本講演では、『承認申請についてふまえた分析法バリデーションの実施・対策』について説明する。
- 分析法バリデーションに関する実施項目
- 分析法に関連する様々な分析能パラメータを検討するための指針を示すことが目的である。例えば特異性の立証など、原薬や製剤の品質を保証するために複数の分析法の総合的な能力を評価することも含まれる。
- 特異性 (Specificity)
- 確認試験 (Identification)
- 定量法と純度試験
- 直線性 (Linearity)
- 直線関係が認められる場合、最小二乗法による回帰直線の計算などの統計的手法を用いて測定結果を評価する。分析値と試料濃度との直線関係を得るためには、回帰分析前にデータを数学的に変換する必要があることもある。回帰直線からは、直線性の程度を数学的に評価するための情報が得られる。
- 範囲 (Range)
- 規定すべき範囲は、通常、直線性を検討することによって導かれ、分析法が適用される目的に依存する。
- 真度 (Accuracy)
- 真度は、分析法の規定する範囲全域にわたって、立証される必要がある。
- 精度 (Precision)
- 併行精度 (Repeatability)
- 室内再現精度 (Intermediate precision)
- 室間再現精度 (Reproducibility)
- 検出限界 (Detection limit)
- 定量限界 (Quantitation limit)
- 頑健性 (Robustness)
- 頑健性は、分析法を開発する段階において検討しておくべきであり、その評価方法は開発しようとする分析法のタイプに依存する。頑健性は、分析条件を故意に変動させたときの分析法 の信頼性を表す。もし、測定値が分析条件の変動の影響を受け易いようであれば、分析条件を適切に制御する 方法を考慮するか、あるいは、そのことを分析法の中に注意事項として盛り込む必要がある。 頑健性を評価することによってシステム適合性に関する一連のパラメータ (例えば、分離度) を確立することができる。これらのパラメータを確認することによって、日常の分析において分析法の妥当性が維持されていることを保証できる。

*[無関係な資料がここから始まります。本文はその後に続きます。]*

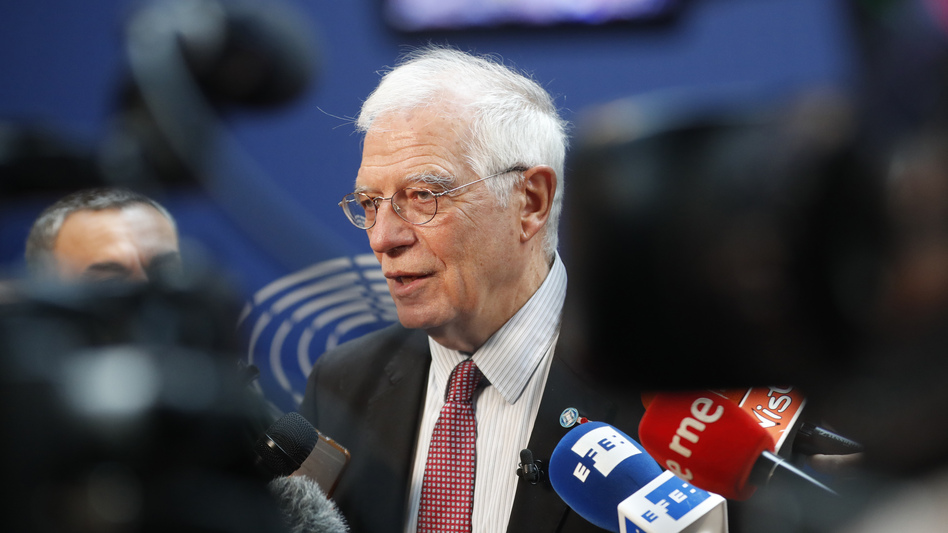 The European Union's foreign policy chief, Josep Borrell, talks to reporters Tuesday at the European Parliament<em> </em>in Strasbourg, France. The same day, the U.K., France and Germany announced they were lodging a dispute against Tehran under the Joint Comprehensive Plan of Action, or JCPoA, better known as the Iran nuclear deal. (Jean-Francois Badias/AP)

- システム適合性試験 (System suitability testing)
- システム適合性試験は、多くの分析法にとって欠くことのできない一部分である。この試験は、装置、電子工学的技術を用いる系、分析操作及び分析試料がそれらだけで評価を行える完 結したシステムを構成しているという考え方に基づいている。分析法において確立すべきシス テム適合性のパラメータは、バリデートしようとする分析法のタイプに依存している。
第2部 CTDにおける分析法・分析法バリデーションの記載
(2024年11月6日 13:00〜16:30)
コモン・テクニカル・ドキュメント (CTD) は、医薬品等の承認申請書に添付すべき資料として位置づけられ、申請書とともに提出し、審査を受けます。CTDに書かれた分析法および分析法バリデーションも同時に審査を受け、記載内容に不備があった場合には照会が発出され、全体の審査が遅れることになります。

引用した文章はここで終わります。